Sorry. I wrote a reply to this the other day, but must have failed to hit the post button. An undetected error...
They are not common, though some places, and airlines, seem to manage it more than most. As best I can recall, there was only one during my time in QF.
They were probably most common at the old HK, Kai Tak. There are numerous images on the net showing aircraft at the moment of the strike. I can’t find it, but I recall one image that showed someone getting both #3 and #4 simultaneously....that’s a serious effort.
Causes? Generally a gusty, and very strong crosswind, badly handled.
At HK, if you went through the centreline on the turn off the IGS approach you really didn‘t have time, height or distance, to correct the issue, so a go around was the best response. Those who continued and tried to correct things in, or near, the flare, were setting themselves up for a strike. That’s what most of the HK images and videos show. I saw BA manage exactly this back in the mid 90s.
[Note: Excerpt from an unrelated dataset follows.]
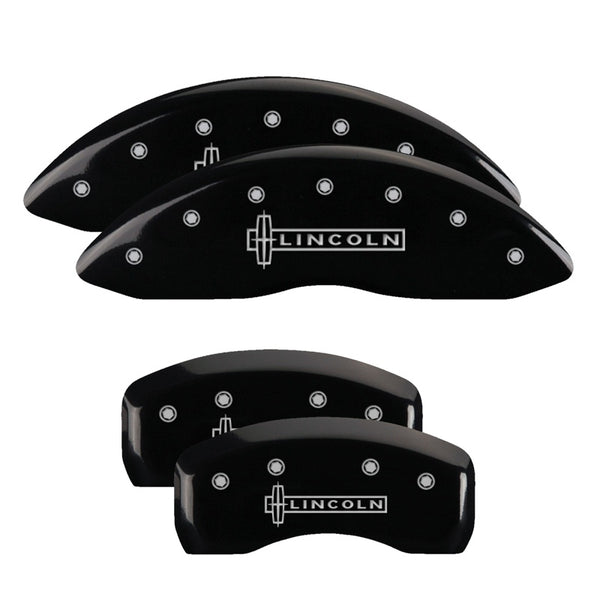 MGP 4 Caliper Covers Engraved Front &amp; Rear Lincoln Black Finish Silver Char 2018 Lincoln Continental - 36023SLCNBK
The quads can’t be flown like the twins during the flare in a crosswind landing. In smaller aircraft, as you flare, and then remove the upwind heading alignment with rudder, you can stop the downwind drift by applying a bit of into wind bank. You then land with that bank still applied. In the quads, you can’t necessarily apply enough bank to offset the drift. The idea is to flare, with all drift still intact. Then with the flare established, to gently remove the drift so that getting it straight coincides with the touchdown. The rudder is removed gently (none of this ‘kicking it straight‘ rubbish). If you don’t get all of the drift out, it doesn’t matter at all in the 747 (you can land with all of the drift intact), but in the AB’s you have to get it below 5º of drift.
Strikes will often be dynamic events. The aircraft may not have exceeded the geometric limits, though it was near them. There has been a control input, or gust, or even a solid touchdown, which causes the wing to flex down that last little bit to give the strike.
I’ve heard of some silly ones too. The one that immediately leaps to mind involves Air India. They had a 747 that had an engine failure, and during the landing the pilot decided to try to hold the failed engine as high as possible during the ground roll. There is zero reason for ever doing this. He succeeded, but in so doing hit the opposite engine on the ground as well.
The ATSB release doesn’t specify exactly where the strIke happened. Whilst it says ‘in the go around procedure’, the strike may have happened first, and then they elected to go around. Or they failed to hold the wings level during the initial go around actions, and so struck the ground. My bet would be that they tried to make a track correction very early in the go around (to hit the ground it has to be extremely low), and managed it then. It would be interesting to see how that track related to aircraft on the taxiway.
Strikes occasionally occur in the simulator, which is obviously the best place for them to be. There the major cause would be failure to adequately control the yaw (with rudder) during an engine failure during take off exercise. You’d be especially exposed to it with the engine failure at the moment of lift off.